■ **Work instruction**: Write each line of the material exactly as given, from the top through the line that contains "Have I measured", and omit all pictures.

━━━ Supplied material ━━━

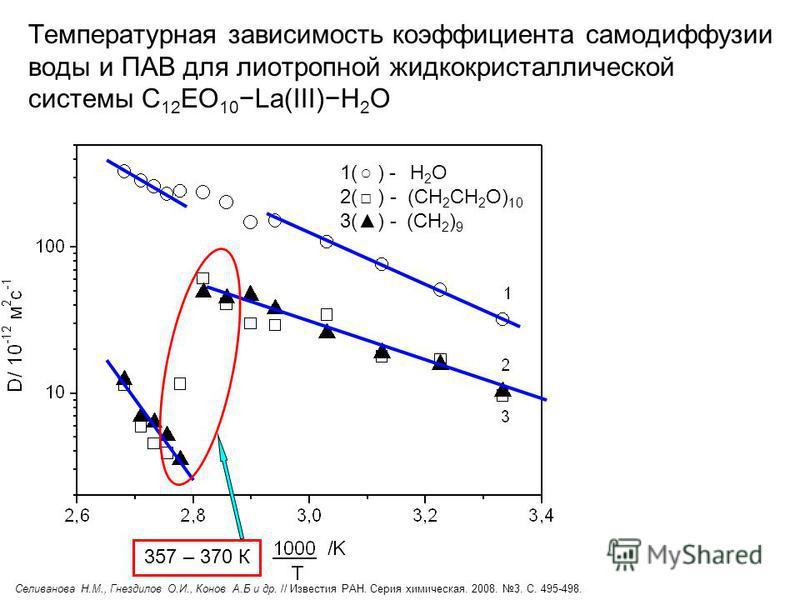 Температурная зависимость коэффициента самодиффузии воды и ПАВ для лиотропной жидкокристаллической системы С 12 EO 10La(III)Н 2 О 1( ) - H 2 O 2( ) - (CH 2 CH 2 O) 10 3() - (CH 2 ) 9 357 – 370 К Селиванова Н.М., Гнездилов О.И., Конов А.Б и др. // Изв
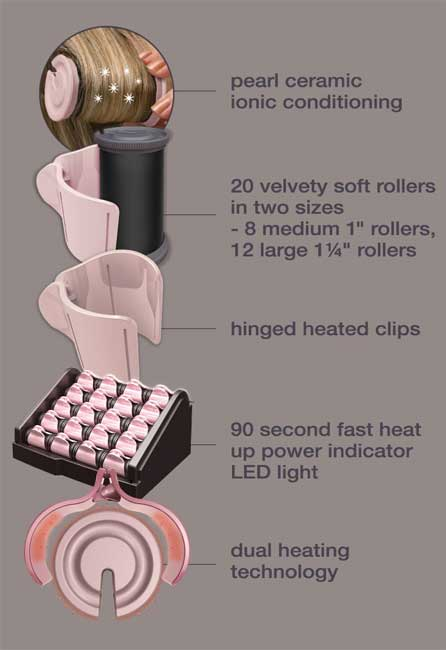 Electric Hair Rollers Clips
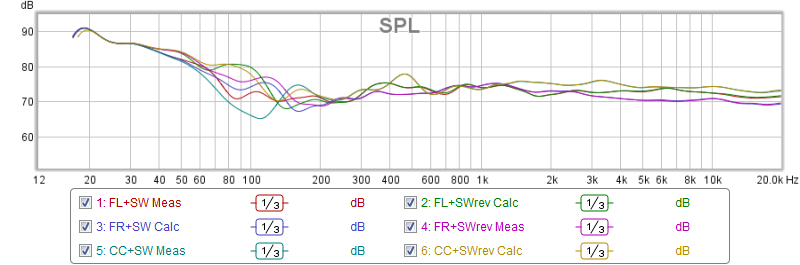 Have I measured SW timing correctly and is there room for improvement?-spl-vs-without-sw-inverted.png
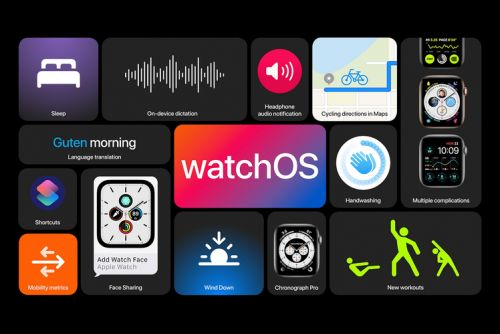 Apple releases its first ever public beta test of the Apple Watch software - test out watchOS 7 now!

━━━

■ **Output of the exercise**:
 Температурная зависимость коэффициента самодиффузии воды и ПАВ для лиотропной жидкокристаллической системы С 12 EO 10La(III)Н 2 О 1( ) - H 2 O 2( ) - (CH 2 CH 2 O) 10 3() - (CH 2 ) 9 357 – 370 К Селиванова Н.М., Гнездилов О.И., Конов А.Б и др. // Изв
 Electric Hair Rollers Clips
 Have I measured SW timing correctly and is there room for improvement?-spl-vs-without-sw-inverted.png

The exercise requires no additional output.